**What you will do**. Locate each line in the listing below that contains the word "nearer" with matching case, and copy those lines in full.

**Records to use**.

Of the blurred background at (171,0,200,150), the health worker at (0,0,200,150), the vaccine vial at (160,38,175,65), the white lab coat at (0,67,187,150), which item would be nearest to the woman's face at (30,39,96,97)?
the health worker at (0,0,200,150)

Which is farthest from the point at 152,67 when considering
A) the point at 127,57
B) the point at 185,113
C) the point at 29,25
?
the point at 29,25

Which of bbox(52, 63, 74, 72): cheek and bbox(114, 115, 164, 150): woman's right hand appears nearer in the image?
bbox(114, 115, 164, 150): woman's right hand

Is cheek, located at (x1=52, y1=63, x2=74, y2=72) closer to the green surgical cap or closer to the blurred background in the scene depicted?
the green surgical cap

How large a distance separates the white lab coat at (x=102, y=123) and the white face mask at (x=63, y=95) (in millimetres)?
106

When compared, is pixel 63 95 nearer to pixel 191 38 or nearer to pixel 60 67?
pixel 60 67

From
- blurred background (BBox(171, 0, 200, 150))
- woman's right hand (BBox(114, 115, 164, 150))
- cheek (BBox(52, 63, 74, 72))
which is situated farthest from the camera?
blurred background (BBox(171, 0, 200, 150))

==

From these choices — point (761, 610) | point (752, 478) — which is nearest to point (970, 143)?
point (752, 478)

**The result**.
Which of bbox(52, 63, 74, 72): cheek and bbox(114, 115, 164, 150): woman's right hand appears nearer in the image?
When compared, is pixel 63 95 nearer to pixel 191 38 or nearer to pixel 60 67?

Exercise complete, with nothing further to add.